### WORK TO COMPLETE
Copy out word for word everything from the start of the rows down to and including the line that contains "the sandstone cliff face at (x=503, y=206), the".

Spatial relationship rows:
************
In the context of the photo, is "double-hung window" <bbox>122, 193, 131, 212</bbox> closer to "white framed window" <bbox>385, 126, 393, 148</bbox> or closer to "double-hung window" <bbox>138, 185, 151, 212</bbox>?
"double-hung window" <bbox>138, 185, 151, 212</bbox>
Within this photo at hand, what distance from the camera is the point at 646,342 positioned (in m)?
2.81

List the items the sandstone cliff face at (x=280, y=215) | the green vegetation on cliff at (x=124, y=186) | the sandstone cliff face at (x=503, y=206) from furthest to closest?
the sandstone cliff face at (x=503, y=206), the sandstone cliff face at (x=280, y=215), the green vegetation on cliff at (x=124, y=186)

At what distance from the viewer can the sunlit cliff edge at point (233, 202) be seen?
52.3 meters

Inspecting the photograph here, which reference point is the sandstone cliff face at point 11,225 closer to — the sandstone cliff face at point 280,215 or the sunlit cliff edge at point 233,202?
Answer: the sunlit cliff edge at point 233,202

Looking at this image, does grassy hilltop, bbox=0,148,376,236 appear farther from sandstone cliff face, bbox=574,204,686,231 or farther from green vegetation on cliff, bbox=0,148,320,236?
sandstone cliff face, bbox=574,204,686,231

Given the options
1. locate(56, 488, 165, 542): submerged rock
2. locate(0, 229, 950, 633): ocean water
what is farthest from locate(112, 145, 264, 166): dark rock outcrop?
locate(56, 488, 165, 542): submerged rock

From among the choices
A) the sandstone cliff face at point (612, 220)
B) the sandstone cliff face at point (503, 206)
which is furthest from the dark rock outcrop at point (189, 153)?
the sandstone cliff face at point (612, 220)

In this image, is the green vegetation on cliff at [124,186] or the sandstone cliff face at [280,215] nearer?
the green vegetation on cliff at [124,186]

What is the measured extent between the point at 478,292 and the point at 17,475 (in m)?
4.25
************
### COMPLETED TASK
In the context of the photo, is "double-hung window" <bbox>122, 193, 131, 212</bbox> closer to "white framed window" <bbox>385, 126, 393, 148</bbox> or closer to "double-hung window" <bbox>138, 185, 151, 212</bbox>?
"double-hung window" <bbox>138, 185, 151, 212</bbox>
Within this photo at hand, what distance from the camera is the point at 646,342 positioned (in m)?
2.81

List the items the sandstone cliff face at (x=280, y=215) | the green vegetation on cliff at (x=124, y=186) | the sandstone cliff face at (x=503, y=206) from furthest to closest?
the sandstone cliff face at (x=503, y=206), the sandstone cliff face at (x=280, y=215), the green vegetation on cliff at (x=124, y=186)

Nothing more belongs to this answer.